THUNDER BAY — A section of High Street that’s been closed for months is set to reopen to traffic this week, before the year's first significant snowfall is projected to hit the area.

Kayla Dixon, the city's director of engineering and operations, said the several roadwork projects in the area are on track to wrap up.

“Right now, we are looking to have High Street, Crown, and Court Street reopened to traffic by the end of the week and before the snow falls,” she said Tuesday.

The roads will be paved with a base layer, but the “top lift” of asphalt won’t be added until next year, she said.

The stretch of lower High Street between Lisgar and Queen streets had been closed since August as crews replaced a watermain, resurfaced the road, and added new sidewalks between Lisgar and Hester streets on the east side.

The project’s completion date was slightly delayed from late October, with the city citing supply chain challenges.

It’s just one factor that made this year’s construction season particularly challenging, Dixon said.

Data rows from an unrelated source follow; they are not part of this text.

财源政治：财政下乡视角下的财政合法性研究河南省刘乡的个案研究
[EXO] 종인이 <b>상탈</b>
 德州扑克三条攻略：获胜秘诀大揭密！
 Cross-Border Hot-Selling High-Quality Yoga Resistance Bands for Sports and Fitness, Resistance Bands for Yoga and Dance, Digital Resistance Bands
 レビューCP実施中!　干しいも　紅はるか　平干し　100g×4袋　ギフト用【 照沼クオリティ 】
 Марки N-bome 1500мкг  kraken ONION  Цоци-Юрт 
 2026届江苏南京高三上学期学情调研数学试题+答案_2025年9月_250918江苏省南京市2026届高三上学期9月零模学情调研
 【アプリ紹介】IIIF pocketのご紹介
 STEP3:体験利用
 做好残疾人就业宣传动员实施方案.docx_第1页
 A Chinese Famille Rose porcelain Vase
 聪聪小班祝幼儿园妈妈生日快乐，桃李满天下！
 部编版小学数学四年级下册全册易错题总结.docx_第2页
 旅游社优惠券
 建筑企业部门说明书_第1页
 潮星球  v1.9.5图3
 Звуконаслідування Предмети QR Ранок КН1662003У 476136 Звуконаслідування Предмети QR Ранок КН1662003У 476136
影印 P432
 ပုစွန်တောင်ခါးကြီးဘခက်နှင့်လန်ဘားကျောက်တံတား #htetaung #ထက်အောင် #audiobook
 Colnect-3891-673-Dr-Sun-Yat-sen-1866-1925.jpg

“Certainly we did have a bit of a late season start with the hard spring thaw that we had, and we did have some supply chain issues through the season, as well as some late funding announcements that pushed our [contract] awards back as well,” she said.

Still, she said the city made important progress.

“We did see a lot of work get done this year — James, Memorial, Arthur. We’ve got some major collectors and arterials that had a lot of work done on them, and they’re already up and running.”

Next year’s construction season is likely to remain challenging, Dixon indicated, with significantly elevated commodity prices expected to continue.

“We expect for example, salt prices will be higher, paint prices will be higher as well — and we’re already seeing that in some of the prices we’re receiving from our suppliers,” she said.

“We’ll see those impacts in the 2023 operating budget, and we’re looking to try to mitigate that.”